Datos de preguntas de razonamiento espacial

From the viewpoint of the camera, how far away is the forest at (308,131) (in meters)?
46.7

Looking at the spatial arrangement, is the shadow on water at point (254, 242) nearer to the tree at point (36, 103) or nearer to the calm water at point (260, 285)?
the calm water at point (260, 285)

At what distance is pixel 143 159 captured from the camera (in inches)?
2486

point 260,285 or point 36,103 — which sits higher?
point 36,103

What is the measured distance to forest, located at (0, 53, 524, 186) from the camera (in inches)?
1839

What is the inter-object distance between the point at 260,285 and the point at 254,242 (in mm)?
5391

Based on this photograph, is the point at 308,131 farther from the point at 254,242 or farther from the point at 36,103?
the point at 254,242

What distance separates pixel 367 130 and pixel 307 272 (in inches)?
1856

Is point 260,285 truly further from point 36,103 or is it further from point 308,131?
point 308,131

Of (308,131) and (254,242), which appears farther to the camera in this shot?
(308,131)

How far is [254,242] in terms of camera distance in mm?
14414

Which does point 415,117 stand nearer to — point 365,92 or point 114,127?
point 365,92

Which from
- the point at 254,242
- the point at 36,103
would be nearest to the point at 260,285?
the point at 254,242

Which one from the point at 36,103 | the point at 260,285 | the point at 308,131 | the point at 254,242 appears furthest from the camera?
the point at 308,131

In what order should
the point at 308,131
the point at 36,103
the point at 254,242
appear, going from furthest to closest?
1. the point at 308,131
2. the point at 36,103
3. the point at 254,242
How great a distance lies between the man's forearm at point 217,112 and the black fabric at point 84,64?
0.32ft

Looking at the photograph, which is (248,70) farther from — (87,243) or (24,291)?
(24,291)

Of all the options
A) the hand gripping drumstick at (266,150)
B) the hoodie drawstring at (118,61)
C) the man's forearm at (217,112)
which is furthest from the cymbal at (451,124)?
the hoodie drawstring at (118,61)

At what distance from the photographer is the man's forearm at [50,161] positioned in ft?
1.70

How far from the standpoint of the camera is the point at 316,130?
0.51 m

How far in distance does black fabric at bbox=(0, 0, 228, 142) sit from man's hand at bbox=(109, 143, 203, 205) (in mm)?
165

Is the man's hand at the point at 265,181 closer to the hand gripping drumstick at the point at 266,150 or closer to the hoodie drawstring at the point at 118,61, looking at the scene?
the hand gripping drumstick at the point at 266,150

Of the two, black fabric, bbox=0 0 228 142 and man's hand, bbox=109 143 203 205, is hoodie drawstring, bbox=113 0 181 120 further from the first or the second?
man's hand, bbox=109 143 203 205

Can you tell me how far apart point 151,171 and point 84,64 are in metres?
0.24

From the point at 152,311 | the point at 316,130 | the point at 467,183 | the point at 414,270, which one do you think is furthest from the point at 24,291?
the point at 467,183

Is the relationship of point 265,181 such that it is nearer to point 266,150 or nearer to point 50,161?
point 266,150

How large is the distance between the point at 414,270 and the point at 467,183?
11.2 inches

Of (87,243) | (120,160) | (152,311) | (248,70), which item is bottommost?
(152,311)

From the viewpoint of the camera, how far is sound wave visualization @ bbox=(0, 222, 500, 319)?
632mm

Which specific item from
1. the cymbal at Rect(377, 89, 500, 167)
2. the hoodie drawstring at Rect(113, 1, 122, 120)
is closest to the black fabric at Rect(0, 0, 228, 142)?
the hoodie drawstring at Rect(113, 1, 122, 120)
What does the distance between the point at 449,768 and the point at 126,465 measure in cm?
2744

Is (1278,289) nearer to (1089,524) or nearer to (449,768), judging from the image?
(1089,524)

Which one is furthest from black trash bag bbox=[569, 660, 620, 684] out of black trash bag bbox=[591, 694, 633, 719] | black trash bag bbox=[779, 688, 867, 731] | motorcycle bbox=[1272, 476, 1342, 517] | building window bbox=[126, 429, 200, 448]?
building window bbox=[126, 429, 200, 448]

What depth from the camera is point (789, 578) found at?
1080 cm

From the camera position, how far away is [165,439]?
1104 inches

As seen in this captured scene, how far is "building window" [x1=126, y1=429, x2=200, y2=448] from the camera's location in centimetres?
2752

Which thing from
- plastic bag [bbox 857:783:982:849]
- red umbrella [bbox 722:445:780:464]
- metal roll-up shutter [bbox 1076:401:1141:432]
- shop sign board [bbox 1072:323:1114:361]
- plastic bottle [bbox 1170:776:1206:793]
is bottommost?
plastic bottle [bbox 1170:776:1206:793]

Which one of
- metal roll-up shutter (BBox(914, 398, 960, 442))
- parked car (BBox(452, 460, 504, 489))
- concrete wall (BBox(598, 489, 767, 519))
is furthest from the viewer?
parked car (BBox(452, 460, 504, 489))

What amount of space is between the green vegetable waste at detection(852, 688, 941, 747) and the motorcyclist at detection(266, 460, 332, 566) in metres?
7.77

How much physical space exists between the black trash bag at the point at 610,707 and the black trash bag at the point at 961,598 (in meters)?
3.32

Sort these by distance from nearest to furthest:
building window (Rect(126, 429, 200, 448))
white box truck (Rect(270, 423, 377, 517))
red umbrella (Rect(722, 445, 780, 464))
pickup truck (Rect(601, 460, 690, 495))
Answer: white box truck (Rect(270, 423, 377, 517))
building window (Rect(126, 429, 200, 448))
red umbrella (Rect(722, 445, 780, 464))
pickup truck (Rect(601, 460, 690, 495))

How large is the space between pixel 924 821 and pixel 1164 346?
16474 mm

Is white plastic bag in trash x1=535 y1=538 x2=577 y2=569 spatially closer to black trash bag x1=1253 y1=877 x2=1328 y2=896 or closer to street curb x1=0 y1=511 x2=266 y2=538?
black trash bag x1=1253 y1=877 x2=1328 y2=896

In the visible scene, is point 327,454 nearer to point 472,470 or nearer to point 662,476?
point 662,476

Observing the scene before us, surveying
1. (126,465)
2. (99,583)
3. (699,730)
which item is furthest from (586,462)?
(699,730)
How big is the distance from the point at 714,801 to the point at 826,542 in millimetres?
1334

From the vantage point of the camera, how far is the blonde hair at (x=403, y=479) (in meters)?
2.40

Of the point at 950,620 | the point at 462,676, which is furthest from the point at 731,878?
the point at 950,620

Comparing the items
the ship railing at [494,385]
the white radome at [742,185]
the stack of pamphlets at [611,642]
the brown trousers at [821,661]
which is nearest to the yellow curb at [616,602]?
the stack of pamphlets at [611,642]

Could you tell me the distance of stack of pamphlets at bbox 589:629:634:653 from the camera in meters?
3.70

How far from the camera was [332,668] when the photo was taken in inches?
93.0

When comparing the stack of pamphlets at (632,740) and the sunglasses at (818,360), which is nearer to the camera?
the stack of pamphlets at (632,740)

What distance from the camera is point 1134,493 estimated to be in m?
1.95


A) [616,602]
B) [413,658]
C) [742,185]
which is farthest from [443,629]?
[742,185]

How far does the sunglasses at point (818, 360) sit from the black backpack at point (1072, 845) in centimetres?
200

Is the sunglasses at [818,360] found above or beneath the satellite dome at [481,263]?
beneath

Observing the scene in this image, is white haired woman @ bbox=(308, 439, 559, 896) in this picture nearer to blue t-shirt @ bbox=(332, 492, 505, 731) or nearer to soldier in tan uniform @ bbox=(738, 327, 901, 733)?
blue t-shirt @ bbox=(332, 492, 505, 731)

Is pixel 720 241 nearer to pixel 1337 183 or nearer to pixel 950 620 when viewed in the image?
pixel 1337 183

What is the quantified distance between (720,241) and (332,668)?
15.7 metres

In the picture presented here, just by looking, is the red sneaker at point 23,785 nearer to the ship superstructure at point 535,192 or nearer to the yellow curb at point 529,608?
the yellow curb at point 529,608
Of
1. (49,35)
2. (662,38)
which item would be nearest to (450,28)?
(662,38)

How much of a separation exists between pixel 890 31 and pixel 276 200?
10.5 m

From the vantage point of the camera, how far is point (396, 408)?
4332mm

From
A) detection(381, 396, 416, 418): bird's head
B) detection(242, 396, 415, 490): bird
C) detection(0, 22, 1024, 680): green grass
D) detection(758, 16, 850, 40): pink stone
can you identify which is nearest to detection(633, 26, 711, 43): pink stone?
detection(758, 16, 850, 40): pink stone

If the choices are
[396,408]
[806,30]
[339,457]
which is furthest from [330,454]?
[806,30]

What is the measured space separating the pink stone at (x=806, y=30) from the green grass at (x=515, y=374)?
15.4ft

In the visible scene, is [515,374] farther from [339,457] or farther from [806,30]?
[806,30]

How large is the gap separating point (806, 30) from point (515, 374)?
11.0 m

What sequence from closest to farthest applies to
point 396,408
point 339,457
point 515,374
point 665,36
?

■ Descripción del ejercicio ■
Copia los registros desde la línea que contiene "From the vantage point of the camera, how far is point" hasta el final, ambos extremos incluidos, y sustituye "green grass" por "dry grass" sin alterar nada más.

■ Respuesta ■
From the vantage point of the camera, how far is point (396, 408)?
4332mm

From
A) detection(381, 396, 416, 418): bird's head
B) detection(242, 396, 415, 490): bird
C) detection(0, 22, 1024, 680): dry grass
D) detection(758, 16, 850, 40): pink stone
can you identify which is nearest to detection(633, 26, 711, 43): pink stone?
detection(758, 16, 850, 40): pink stone

If the choices are
[396,408]
[806,30]
[339,457]
which is furthest from [330,454]?
[806,30]

What is the measured space separating the pink stone at (x=806, y=30) from the dry grass at (x=515, y=374)?
15.4ft

In the visible scene, is [515,374] farther from [339,457] or farther from [806,30]?
[806,30]

How large is the gap separating point (806, 30) from point (515, 374)?
11.0 m

What sequence from closest to farthest applies to
point 396,408
point 339,457
point 515,374
point 665,36
?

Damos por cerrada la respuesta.